US economy adds far fewer jobs than expected in May

  • The official employment report out Friday showed that hiring slowed sharply last month and that wage growth cooled.
  • The latest employment report could add to concerns that the expansion could be running out of steam.
  • On Wednesday, the ADP National Employment Report out showed the private sector created the fewest jobs in nine years in May.

In the latest snapshot of the American economy, the official employment report out Friday showed that hiring slowed sharply in May and that wage growth cooled.

The Bureau of Labour Statistics said the US economy added 75,000 nonfarm payrolls in May, compared with economist expectations for an increase of 180,000 jobs. The unemployment rate held steady at 3.6%.

Average hourly earnings rose 0.2% in May, the same as the previous month. That brought wage growth from a year earlier to 3.1%, missing economist expectations.

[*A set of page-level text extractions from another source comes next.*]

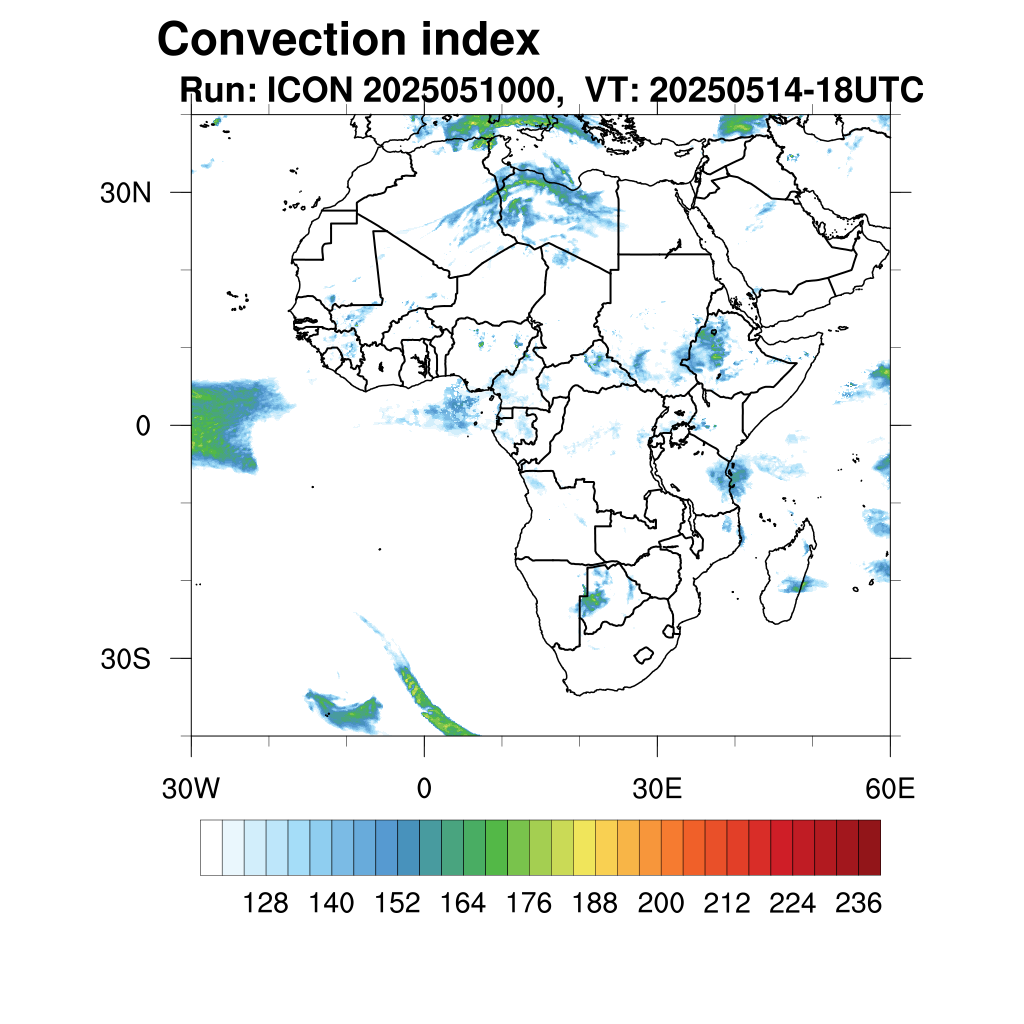 Convection index
Run: ICON 2025051000, VT: 20250514-18UTC

30N
0
30S

30W
0
30E
60E

128 140 152 164 176 188 200 212 224 236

The latest employment report could add to concerns that the expansion is running out of steam. On Wednesday, the ADP National Employment Report out showed the private sector created the fewest jobs in nine years in May.

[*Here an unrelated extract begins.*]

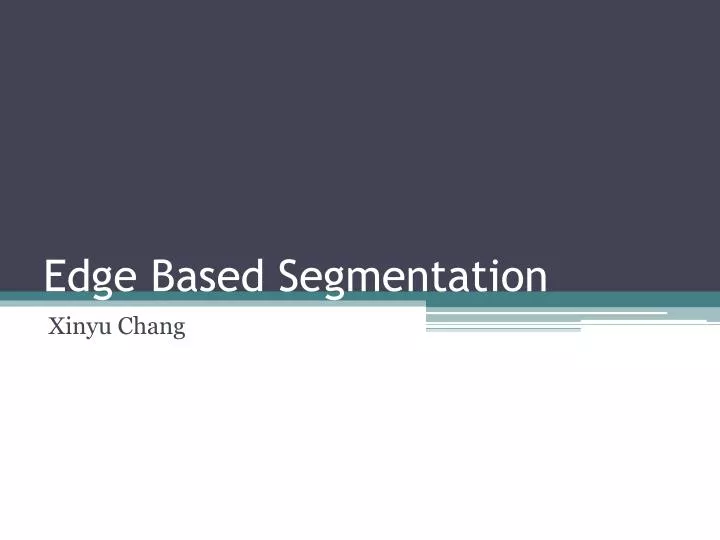 Edge Based Segmentation

Xinyu Chang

Escalating trade tensions have put businesses and investors on edge in recent weeks, with growth in the US and elsewhere already expected to slow over the next year.

President Donald Trump increased tariffs on China last month and threatened to expand them to a broader range of products. He has separately vowed to slap duties on all imports from Mexico, one of the US’s largest trading partners.

“In our estimation the trade wars the United States finds itself ensnared in are going to cause hiring to slow as business sentiment eases, productivity-enhancing capital expenditures fall off, and the damage eventually spills over into the consumer sector,” said Joseph Brusuelas, the chief economist at RSM.